Le vendredi 22 mars, Makoto San a levé le voile sur son tout premier album, Moso, un opus techno minimaliste et envoûtant aux inspirations asiatiques. Après deux EPs très remarqués, et de nombreux singles, Moso – du nom d’une variété de bambou – apparaît comme une œuvre multifacette, reflet de l’audace et de la singularité de ce groupe masqué.
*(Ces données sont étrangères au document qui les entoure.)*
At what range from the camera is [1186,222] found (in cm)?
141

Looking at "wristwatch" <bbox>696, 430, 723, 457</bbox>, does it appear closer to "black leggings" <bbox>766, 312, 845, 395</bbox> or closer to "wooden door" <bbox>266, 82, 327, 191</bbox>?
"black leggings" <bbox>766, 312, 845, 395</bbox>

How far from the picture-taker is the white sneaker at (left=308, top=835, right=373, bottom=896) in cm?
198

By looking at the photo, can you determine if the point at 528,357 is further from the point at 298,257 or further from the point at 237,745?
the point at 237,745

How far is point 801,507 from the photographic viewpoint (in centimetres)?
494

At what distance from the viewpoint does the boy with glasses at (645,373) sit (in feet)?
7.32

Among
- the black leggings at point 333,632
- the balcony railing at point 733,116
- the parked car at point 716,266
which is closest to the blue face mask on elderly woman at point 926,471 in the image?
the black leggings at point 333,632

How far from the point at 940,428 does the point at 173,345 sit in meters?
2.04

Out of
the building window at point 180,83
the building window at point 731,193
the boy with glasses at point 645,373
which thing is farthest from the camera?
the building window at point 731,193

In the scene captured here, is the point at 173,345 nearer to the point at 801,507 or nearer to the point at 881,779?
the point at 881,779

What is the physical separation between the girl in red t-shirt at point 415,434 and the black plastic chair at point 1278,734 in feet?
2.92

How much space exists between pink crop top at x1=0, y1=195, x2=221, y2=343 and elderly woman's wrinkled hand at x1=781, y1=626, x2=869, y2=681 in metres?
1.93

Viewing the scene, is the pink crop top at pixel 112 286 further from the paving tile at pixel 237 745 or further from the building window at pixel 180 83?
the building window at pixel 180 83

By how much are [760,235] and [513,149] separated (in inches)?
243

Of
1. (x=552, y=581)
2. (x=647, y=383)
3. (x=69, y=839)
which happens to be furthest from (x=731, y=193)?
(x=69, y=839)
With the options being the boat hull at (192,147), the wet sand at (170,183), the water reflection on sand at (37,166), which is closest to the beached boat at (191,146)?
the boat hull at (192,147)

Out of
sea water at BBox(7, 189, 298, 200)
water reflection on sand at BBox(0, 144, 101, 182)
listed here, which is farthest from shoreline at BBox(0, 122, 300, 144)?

Édité chez Yotanka Records, composé de dix pistes, cet album résonne de la marque distinctive des percussions en bambou couplées à diverses exploitations électroniques. Il tisse une toile sonore où tradition et modernité s’entremêlent avec une finesse exquise. Les influences musicales du groupe vont de la cumbia minimale des ruelles d’Amérique latine avec « Wekomundo » aux notes jazzées évoquant les montagnes d’Arménie avec la collaboration du pianiste virtuose Yessaï Karapetian dans « Saikoto ». Makoto San explore également le hip-hop africain avec « Temps Volé », en featuring avec Uzi Freyja, avant de plonger dans l’effervescence des clubs techno de Berlin avec des morceaux tels que « Otaké » et « Boumbo ».
Nourris par la French Touch et le Club Dorothée et guidés par leur goût pour les cultures asiatiques, Makoto San poursuit sa quête de créer une musique inédite, à la croisée des cultures et des époques, où chaque note résonne comme une invitation à l’évasion et à la découverte.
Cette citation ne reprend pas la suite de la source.